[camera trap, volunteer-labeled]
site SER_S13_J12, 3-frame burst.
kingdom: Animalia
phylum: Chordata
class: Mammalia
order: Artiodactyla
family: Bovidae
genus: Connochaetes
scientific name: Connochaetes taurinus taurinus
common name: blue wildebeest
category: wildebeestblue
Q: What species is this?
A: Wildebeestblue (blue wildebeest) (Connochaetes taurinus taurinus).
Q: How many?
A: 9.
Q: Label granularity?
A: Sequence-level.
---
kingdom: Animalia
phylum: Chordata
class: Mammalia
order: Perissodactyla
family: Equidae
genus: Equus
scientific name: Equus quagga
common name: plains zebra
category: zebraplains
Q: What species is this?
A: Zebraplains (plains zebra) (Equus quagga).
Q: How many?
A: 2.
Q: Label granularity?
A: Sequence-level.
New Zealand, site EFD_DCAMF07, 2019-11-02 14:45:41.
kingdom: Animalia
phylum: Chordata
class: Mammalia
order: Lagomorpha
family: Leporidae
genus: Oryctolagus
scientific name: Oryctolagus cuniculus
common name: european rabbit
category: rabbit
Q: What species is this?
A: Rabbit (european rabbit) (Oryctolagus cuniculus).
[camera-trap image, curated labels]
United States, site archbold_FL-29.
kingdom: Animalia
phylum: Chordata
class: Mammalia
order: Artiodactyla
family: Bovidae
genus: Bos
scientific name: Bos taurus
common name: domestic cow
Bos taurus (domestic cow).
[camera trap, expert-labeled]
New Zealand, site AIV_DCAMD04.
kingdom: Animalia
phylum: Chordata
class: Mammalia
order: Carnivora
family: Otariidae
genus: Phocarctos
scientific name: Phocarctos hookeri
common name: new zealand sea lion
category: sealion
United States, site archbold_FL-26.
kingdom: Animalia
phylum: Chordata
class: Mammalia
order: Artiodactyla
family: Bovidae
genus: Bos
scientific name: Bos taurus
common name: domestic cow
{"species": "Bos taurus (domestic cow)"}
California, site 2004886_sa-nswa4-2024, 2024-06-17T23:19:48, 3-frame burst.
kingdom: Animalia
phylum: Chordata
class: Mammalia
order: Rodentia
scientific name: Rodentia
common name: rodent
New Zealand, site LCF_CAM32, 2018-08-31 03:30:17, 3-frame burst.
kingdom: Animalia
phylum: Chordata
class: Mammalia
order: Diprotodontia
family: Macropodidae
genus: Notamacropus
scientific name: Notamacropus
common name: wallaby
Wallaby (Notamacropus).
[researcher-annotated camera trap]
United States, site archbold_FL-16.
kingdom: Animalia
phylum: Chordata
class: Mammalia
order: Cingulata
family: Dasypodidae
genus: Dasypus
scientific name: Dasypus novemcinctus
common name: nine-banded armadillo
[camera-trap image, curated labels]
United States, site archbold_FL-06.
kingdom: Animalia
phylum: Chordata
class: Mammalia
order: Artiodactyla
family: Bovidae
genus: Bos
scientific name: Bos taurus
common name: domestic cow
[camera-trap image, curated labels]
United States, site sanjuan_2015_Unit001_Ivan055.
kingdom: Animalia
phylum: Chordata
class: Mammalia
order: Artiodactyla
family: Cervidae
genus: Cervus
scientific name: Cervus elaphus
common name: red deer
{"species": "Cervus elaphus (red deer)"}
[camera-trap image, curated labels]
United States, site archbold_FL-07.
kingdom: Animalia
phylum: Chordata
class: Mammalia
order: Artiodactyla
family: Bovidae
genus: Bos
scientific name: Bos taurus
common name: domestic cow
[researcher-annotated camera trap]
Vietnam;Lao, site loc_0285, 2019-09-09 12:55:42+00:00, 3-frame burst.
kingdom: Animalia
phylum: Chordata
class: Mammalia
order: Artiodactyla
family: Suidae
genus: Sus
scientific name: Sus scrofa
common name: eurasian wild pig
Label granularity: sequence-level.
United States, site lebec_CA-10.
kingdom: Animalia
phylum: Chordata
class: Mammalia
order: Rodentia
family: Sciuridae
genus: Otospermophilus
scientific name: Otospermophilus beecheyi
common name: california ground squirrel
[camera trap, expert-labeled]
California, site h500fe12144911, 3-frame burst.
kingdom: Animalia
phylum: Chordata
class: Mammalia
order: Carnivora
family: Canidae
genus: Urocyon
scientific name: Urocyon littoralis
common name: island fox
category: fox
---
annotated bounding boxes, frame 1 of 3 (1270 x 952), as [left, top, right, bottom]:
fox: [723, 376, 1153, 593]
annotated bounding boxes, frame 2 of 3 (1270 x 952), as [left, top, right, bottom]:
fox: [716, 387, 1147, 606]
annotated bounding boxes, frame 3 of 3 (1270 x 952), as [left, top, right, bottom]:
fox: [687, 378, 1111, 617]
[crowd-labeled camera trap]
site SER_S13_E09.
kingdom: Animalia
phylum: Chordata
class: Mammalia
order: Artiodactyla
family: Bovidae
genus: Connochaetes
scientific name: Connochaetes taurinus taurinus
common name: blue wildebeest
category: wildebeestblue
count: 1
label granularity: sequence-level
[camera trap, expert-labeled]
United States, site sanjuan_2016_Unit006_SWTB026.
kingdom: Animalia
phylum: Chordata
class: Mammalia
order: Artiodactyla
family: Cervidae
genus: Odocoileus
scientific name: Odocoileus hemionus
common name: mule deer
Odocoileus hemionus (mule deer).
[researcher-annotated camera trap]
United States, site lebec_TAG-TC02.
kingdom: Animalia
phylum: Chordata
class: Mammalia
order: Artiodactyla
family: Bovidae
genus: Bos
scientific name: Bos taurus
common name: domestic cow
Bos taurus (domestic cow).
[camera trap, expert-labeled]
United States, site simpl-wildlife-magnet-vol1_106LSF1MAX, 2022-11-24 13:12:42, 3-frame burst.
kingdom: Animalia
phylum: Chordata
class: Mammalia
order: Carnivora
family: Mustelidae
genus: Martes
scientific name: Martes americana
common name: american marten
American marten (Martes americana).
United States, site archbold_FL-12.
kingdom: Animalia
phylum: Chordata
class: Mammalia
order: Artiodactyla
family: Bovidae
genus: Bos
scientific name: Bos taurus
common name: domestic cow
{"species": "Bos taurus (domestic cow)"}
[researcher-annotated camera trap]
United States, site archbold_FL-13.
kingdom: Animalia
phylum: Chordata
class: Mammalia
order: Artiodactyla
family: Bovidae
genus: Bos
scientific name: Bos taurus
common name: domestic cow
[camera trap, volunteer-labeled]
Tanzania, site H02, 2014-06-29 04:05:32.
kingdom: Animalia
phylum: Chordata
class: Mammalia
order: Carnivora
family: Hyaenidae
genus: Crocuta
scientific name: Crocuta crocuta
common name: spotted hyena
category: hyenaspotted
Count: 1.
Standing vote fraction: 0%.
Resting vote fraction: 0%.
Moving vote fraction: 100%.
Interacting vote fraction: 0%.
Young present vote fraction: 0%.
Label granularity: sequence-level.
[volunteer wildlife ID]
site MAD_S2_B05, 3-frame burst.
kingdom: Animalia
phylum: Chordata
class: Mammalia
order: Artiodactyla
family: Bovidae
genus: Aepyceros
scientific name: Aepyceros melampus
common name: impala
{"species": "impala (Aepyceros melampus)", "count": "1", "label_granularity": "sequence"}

**TASK REQUIREMENTS**
The records above should be printed in full, exactly as they appear.

**RESPONSE**
[camera trap, volunteer-labeled]
site SER_S13_J12, 3-frame burst.
kingdom: Animalia
phylum: Chordata
class: Mammalia
order: Artiodactyla
family: Bovidae
genus: Connochaetes
scientific name: Connochaetes taurinus taurinus
common name: blue wildebeest
category: wildebeestblue
Q: What species is this?
A: Wildebeestblue (blue wildebeest) (Connochaetes taurinus taurinus).
Q: How many?
A: 9.
Q: Label granularity?
A: Sequence-level.
---
kingdom: Animalia
phylum: Chordata
class: Mammalia
order: Perissodactyla
family: Equidae
genus: Equus
scientific name: Equus quagga
common name: plains zebra
category: zebraplains
Q: What species is this?
A: Zebraplains (plains zebra) (Equus quagga).
Q: How many?
A: 2.
Q: Label granularity?
A: Sequence-level.
New Zealand, site EFD_DCAMF07, 2019-11-02 14:45:41.
kingdom: Animalia
phylum: Chordata
class: Mammalia
order: Lagomorpha
family: Leporidae
genus: Oryctolagus
scientific name: Oryctolagus cuniculus
common name: european rabbit
category: rabbit
Q: What species is this?
A: Rabbit (european rabbit) (Oryctolagus cuniculus).
[camera-trap image, curated labels]
United States, site archbold_FL-29.
kingdom: Animalia
phylum: Chordata
class: Mammalia
order: Artiodactyla
family: Bovidae
genus: Bos
scientific name: Bos taurus
common name: domestic cow
Bos taurus (domestic cow).
[camera trap, expert-labeled]
New Zealand, site AIV_DCAMD04.
kingdom: Animalia
phylum: Chordata
class: Mammalia
order: Carnivora
family: Otariidae
genus: Phocarctos
scientific name: Phocarctos hookeri
common name: new zealand sea lion
category: sealion
United States, site archbold_FL-26.
kingdom: Animalia
phylum: Chordata
class: Mammalia
order: Artiodactyla
family: Bovidae
genus: Bos
scientific name: Bos taurus
common name: domestic cow
{"species": "Bos taurus (domestic cow)"}
California, site 2004886_sa-nswa4-2024, 2024-06-17T23:19:48, 3-frame burst.
kingdom: Animalia
phylum: Chordata
class: Mammalia
order: Rodentia
scientific name: Rodentia
common name: rodent
New Zealand, site LCF_CAM32, 2018-08-31 03:30:17, 3-frame burst.
kingdom: Animalia
phylum: Chordata
class: Mammalia
order: Diprotodontia
family: Macropodidae
genus: Notamacropus
scientific name: Notamacropus
common name: wallaby
Wallaby (Notamacropus).
[researcher-annotated camera trap]
United States, site archbold_FL-16.
kingdom: Animalia
phylum: Chordata
class: Mammalia
order: Cingulata
family: Dasypodidae
genus: Dasypus
scientific name: Dasypus novemcinctus
common name: nine-banded armadillo
[camera-trap image, curated labels]
United States, site archbold_FL-06.
kingdom: Animalia
phylum: Chordata
class: Mammalia
order: Artiodactyla
family: Bovidae
genus: Bos
scientific name: Bos taurus
common name: domestic cow
[camera-trap image, curated labels]
United States, site sanjuan_2015_Unit001_Ivan055.
kingdom: Animalia
phylum: Chordata
class: Mammalia
order: Artiodactyla
family: Cervidae
genus: Cervus
scientific name: Cervus elaphus
common name: red deer
{"species": "Cervus elaphus (red deer)"}
[camera-trap image, curated labels]
United States, site archbold_FL-07.
kingdom: Animalia
phylum: Chordata
class: Mammalia
order: Artiodactyla
family: Bovidae
genus: Bos
scientific name: Bos taurus
common name: domestic cow
[researcher-annotated camera trap]
Vietnam;Lao, site loc_0285, 2019-09-09 12:55:42+00:00, 3-frame burst.
kingdom: Animalia
phylum: Chordata
class: Mammalia
order: Artiodactyla
family: Suidae
genus: Sus
scientific name: Sus scrofa
common name: eurasian wild pig
Label granularity: sequence-level.
United States, site lebec_CA-10.
kingdom: Animalia
phylum: Chordata
class: Mammalia
order: Rodentia
family: Sciuridae
genus: Otospermophilus
scientific name: Otospermophilus beecheyi
common name: california ground squirrel
[camera trap, expert-labeled]
California, site h500fe12144911, 3-frame burst.
kingdom: Animalia
phylum: Chordata
class: Mammalia
order: Carnivora
family: Canidae
genus: Urocyon
scientific name: Urocyon littoralis
common name: island fox
category: fox
---
annotated bounding boxes, frame 1 of 3 (1270 x 952), as [left, top, right, bottom]:
fox: [723, 376, 1153, 593]
annotated bounding boxes, frame 2 of 3 (1270 x 952), as [left, top, right, bottom]:
fox: [716, 387, 1147, 606]
annotated bounding boxes, frame 3 of 3 (1270 x 952), as [left, top, right, bottom]:
fox: [687, 378, 1111, 617]
[crowd-labeled camera trap]
site SER_S13_E09.
kingdom: Animalia
phylum: Chordata
class: Mammalia
order: Artiodactyla
family: Bovidae
genus: Connochaetes
scientific name: Connochaetes taurinus taurinus
common name: blue wildebeest
category: wildebeestblue
count: 1
label granularity: sequence-level
[camera trap, expert-labeled]
United States, site sanjuan_2016_Unit006_SWTB026.
kingdom: Animalia
phylum: Chordata
class: Mammalia
order: Artiodactyla
family: Cervidae
genus: Odocoileus
scientific name: Odocoileus hemionus
common name: mule deer
Odocoileus hemionus (mule deer).
[researcher-annotated camera trap]
United States, site lebec_TAG-TC02.
kingdom: Animalia
phylum: Chordata
class: Mammalia
order: Artiodactyla
family: Bovidae
genus: Bos
scientific name: Bos taurus
common name: domestic cow
Bos taurus (domestic cow).
[camera trap, expert-labeled]
United States, site simpl-wildlife-magnet-vol1_106LSF1MAX, 2022-11-24 13:12:42, 3-frame burst.
kingdom: Animalia
phylum: Chordata
class: Mammalia
order: Carnivora
family: Mustelidae
genus: Martes
scientific name: Martes americana
common name: american marten
American marten (Martes americana).
United States, site archbold_FL-12.
kingdom: Animalia
phylum: Chordata
class: Mammalia
order: Artiodactyla
family: Bovidae
genus: Bos
scientific name: Bos taurus
common name: domestic cow
{"species": "Bos taurus (domestic cow)"}
[researcher-annotated camera trap]
United States, site archbold_FL-13.
kingdom: Animalia
phylum: Chordata
class: Mammalia
order: Artiodactyla
family: Bovidae
genus: Bos
scientific name: Bos taurus
common name: domestic cow
[camera trap, volunteer-labeled]
Tanzania, site H02, 2014-06-29 04:05:32.
kingdom: Animalia
phylum: Chordata
class: Mammalia
order: Carnivora
family: Hyaenidae
genus: Crocuta
scientific name: Crocuta crocuta
common name: spotted hyena
category: hyenaspotted
Count: 1.
Standing vote fraction: 0%.
Resting vote fraction: 0%.
Moving vote fraction: 100%.
Interacting vote fraction: 0%.
Young present vote fraction: 0%.
Label granularity: sequence-level.
[volunteer wildlife ID]
site MAD_S2_B05, 3-frame burst.
kingdom: Animalia
phylum: Chordata
class: Mammalia
order: Artiodactyla
family: Bovidae
genus: Aepyceros
scientific name: Aepyceros melampus
common name: impala
{"species": "impala (Aepyceros melampus)", "count": "1", "label_granularity": "sequence"}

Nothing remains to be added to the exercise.